# Xfce4 rant



## Sevendogsbsd (Feb 26, 2021)

OK, so I use Kali Linux daily at work because of what I do. Just updated and the version we use has Xfce4 as a desktop. Used to be fine, now instead of actually viewing and acting on files, Thunar only provides a "catfish" search and you apparently can't see your files any longer? No apparent away to turn this off.

I am switching to something actually useful like DWM or maybe open box. Really disappointed.


----------



## phalange (Feb 26, 2021)

DWM and Openbox don't have file managers. You could check out pcmanfm as an alternative to thunar. Or dolphin (lots of dependencies) or Caja.


----------



## Jose (Feb 26, 2021)

Sevendogsbsd said:


> OK, so I use Kali Linux daily at work because of what I do. Just updated and the version we use has Xfce4 as a desktop. Used to be fine, now instead of actually viewing and acting on files, Thunar only provides a "catfish" search and you apparently can't see your files any longer? No apparent away to turn this off.
> 
> I am switching to something actually useful like DWM or maybe open box. Really disappointed.


Typical. FOSS developers emulating Apple/Android because fear, uncertainty, doubt.


----------



## Sevendogsbsd (Feb 26, 2021)

phalange said:


> DWM and Openbox don't have file managers. You could check out pcmanfm as an alternative to thunar. Or dolphin (lots of dependencies) or Caja.


I know. Switched to LXQt and that was exactly what I was looking for. Too bad: Xfce4 used to be nice.


----------



## Sevendogsbsd (Feb 26, 2021)

Jose said:


> Typical. FOSS developers emulating Apple/Android because fear, uncertainty, doubt.


Yeah, that I can't "see" my files without searching for them is idiotic. Like I don't know where they are. Heck, even Apple now includes a file manager on iOS that is at least somewhat useful, relatively speaking. 

I normally only use command line on Kali but sometimes I still use graphical tools.


----------



## Crivens (Feb 26, 2021)

Try xfe. Or worker. Both are small, fast and have few dependencies.
After the last update to xfce I ended up with a barely usable desktop and went to windowmaker. That the close button is top-right grates on me a little bit, but I might get it over with one day.
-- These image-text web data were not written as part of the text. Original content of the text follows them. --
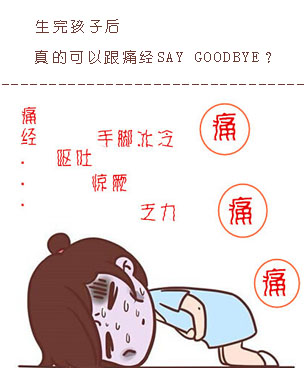 生完孩子后,真的可以跟痛经SAY GOODBYE?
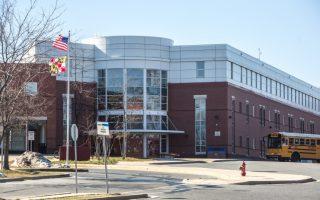 3月16日,馬里蘭州羅克維爾市(Rockville)這所公立高中發生了一起強姦案,引發全國關注。 (Benjamin Chasteen/大紀元)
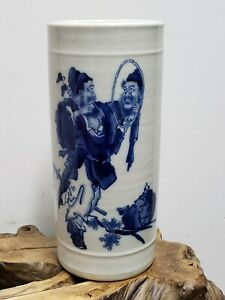 CHINESE PORCELAIN  BLUE &WHITE BRUSH POT SEAL MARKED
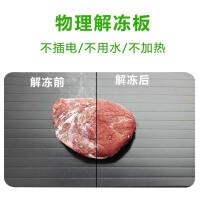 创意铝质解冻板厨房用品化冰盘 家用海鲜肉类化冰板解冻盘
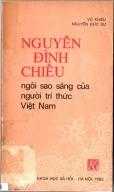 Nguỵễn Đình Chiểu ngôi sao sáng người trí thức Việt nam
To completely shock people you can use fvwm95.


----------



## Sevendogsbsd (Feb 26, 2021)

I like xfe but this LXQt desktop is rocking the sh*t. PCmanfm is working for me.


----------



## eternal_noob (Feb 26, 2021)

Sevendogsbsd said:


> Used to be fine, now instead of actually viewing and acting on files, Thunar only provides a "catfish" search and you apparently can't see your files any longer? No apparent away to turn this off.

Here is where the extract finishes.